Syekh Siti Jenar
Syekh Siti Jenar atau Lemah
bang, Ali Hasan merupakan tokoh penyebar agama islam yang kontroversial dan
terkenal di tanah Jawa, disamping ajaran wali songo. Syekh Siti Jenar sangat
kontroversial karena ajaran-ajarannya yang dianggap bertolak belakang dengan mainstream
ajaran islam yang dibawa oleh wali songo saat itu. Hingga tak mengherankan
bila selama hidupnya Syekh Siti Jenar dikucilkan oleh keluarganya sendiri
karena kesukaannya terhadap ilmu ghaib hingga mendapat hukuman mati karena
ajaran islam yang diajarkannya dianggap sesat. 1
Ajaran
Syekh Siti Jenar yang paling controversial adalah Manunggaling Kawula Gusti.

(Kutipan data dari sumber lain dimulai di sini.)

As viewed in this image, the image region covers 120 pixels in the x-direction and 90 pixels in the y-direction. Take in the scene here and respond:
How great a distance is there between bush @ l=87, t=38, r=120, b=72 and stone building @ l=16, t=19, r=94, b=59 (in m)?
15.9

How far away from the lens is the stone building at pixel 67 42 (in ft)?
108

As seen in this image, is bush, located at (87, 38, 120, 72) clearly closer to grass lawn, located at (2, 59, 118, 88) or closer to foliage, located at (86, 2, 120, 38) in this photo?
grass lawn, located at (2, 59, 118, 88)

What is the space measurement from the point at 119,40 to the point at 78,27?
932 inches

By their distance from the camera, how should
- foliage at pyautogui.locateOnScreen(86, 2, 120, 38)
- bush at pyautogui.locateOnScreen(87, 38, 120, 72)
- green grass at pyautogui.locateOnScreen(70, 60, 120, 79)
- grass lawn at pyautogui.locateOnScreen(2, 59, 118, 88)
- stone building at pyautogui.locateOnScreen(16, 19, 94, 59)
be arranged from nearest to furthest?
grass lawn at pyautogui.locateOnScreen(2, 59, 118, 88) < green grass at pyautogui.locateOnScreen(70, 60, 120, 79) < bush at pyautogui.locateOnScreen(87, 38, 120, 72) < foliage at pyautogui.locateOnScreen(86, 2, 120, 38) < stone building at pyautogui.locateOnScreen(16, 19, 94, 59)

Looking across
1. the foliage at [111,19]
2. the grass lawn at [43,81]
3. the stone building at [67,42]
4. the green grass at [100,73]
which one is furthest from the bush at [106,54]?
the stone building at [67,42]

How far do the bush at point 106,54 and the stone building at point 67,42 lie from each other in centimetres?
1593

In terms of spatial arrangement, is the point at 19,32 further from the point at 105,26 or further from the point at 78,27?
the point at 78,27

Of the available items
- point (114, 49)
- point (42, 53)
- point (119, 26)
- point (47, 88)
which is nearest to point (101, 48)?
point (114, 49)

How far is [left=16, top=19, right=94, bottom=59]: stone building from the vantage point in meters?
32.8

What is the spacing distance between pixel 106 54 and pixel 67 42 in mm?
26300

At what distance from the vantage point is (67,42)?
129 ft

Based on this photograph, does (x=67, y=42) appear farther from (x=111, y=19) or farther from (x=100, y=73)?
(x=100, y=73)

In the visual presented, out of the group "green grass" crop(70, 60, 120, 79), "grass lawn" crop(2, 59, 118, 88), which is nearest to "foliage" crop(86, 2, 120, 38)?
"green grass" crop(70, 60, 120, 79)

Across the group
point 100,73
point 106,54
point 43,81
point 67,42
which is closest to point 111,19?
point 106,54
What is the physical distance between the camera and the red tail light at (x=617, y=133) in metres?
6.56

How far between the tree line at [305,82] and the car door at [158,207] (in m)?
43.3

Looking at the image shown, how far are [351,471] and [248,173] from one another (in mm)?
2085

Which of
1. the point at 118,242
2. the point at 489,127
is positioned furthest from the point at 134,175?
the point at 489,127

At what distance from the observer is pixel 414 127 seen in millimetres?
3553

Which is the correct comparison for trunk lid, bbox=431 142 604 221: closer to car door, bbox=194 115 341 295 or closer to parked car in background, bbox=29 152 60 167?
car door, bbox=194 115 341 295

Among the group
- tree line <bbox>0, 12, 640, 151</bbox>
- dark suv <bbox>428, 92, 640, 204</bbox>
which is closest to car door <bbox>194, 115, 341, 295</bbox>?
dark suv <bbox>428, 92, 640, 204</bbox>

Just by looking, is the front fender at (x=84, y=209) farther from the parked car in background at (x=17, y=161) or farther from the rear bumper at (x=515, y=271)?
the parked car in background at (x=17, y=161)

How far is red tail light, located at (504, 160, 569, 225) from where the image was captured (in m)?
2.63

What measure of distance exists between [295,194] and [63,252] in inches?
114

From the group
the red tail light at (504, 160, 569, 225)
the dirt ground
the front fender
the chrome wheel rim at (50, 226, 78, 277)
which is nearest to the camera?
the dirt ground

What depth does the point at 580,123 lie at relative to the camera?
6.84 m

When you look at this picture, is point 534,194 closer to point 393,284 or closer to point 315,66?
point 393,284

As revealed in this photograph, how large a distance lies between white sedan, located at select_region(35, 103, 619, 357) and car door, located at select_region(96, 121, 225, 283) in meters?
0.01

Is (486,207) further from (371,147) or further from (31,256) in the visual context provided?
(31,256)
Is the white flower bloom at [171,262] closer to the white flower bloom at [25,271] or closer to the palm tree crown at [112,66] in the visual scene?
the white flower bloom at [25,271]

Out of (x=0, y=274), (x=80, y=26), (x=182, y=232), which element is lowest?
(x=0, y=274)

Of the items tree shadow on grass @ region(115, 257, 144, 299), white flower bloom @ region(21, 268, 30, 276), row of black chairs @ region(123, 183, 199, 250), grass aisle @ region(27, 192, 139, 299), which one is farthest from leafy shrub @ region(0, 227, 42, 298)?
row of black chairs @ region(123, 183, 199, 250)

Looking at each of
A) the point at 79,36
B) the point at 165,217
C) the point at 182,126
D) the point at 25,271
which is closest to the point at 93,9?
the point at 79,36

Menurut dia, bahwa di dalam tubuh manusia itu terdapat ruh dari Tuhan sehingga
manusia merasa dekat dengan Tuhannya. Ajaran ini dalam pemikirannya sesuai
dengan ajaran Al-Quran (Shaad; 71-72). Sehingga apa yang diwajibkan
seperti melakukan sholat, syahadat, puasa, dan lain-lain itu bukanlah hal yang
wajib dan omong kosong belaka, karena apabila manusia telah mencapai taraf
penyatuan dengan Tuhan, maka manusia itu bebas hukum tidak terbebani lagi dengan
berbagai hukum dan aturan. Dengan manusia merasa dekat dan menyatu dengan Tuhan
maka manusia makin menyadari bahwa segala sesuatu di dunia ini adalah milikNya,
kita tidak mempunyai hak apapun selain menjaga apa yang menjadi miliknya di
dunia ini. Hal tersebut bisa dilakukan dengan menjaga kemakmuran bumi, dimana
dia menyebutnya sebagai Hamamayu Hayuning Bawana, dimana seseorang
dianggap muslim apabila dia bisa memberikan manfaat bagi lingkungannya bukannya
menciptakan kerusakan di bumi. 2 Disamping itu, dengan adanya
Tuhan di dalam dirinya, otomatis seorang dengan yang lain tidak akan saling
menyakiti, karena apabila mereka menyakiti manusia itu, maka itu sama dengan
dia juga menyakiti Tuhannya. Bagi Syekh, tidak penting untuk berdebat tentang
ajaran agama mana yang paling benar, karena pada dasarnya kita semua yang
beragama ini menyembah pada satu Yang Maha Esa yang sama hanya saja kita
masing-masing ajaran menyebutnya secara berbeda-beda. Oleh sebab itulah, kita
tidak boleh berdebat tentang ajaran agama siapa yang paling benar. Disamping
itu, dia juga mendirikan perguruan, untuk mengajarkan prinsip-psinsip dalam
menjalankan islam yang baik, salah satunya adalah menyucikan dirinya
sendiri dengan menjauhi kemewahan dan kesenangan duniawi (tasawuf). Selain dari
pada itu, dalam pandangan Syekh Siti Jenar hidup manusia di dunia yang kita
jalani tidak lebih dari sekedar kematian, sebaliknya kematian justru merupakan
awal kehidupan yang lebih abadi. Akibatnya banyak dari pengikut dia lebih
memilih untuk mati dan menempuh hidup abadi yang sebenarnya melalui kematian
dengan berbagai cara, antara lain dengan bunuh diri atau memulai keributan di
pasar yang membuat orang lain marah dan melempari mereka hingga mati. Oleh
sebab itu, dia mengangap dunia yang indah dan damai serta harta kekayaan,
dianggap sebgai godaan dalam kematian di dunia ini dan hidup yang abadi adalah
hidup setelah menjalani kematian.3
Biarpun
pribadinya dianggap sesat oleh banyak orang karena ajarannya bertolak belakang
dengan ajaran islam yang ada pada saat itu dan faktor-faktor lainnya, Syekh
tetap masih percaya bahwa apa yang kita miliki didunia ini berasal dari Tuhan
dan kita tidak punya hak apapun yang harus kita lakukan adalah dengan menjaga
apa yang Dia titipkan pada kita dengan baik dan tanpa merusak bumi ini.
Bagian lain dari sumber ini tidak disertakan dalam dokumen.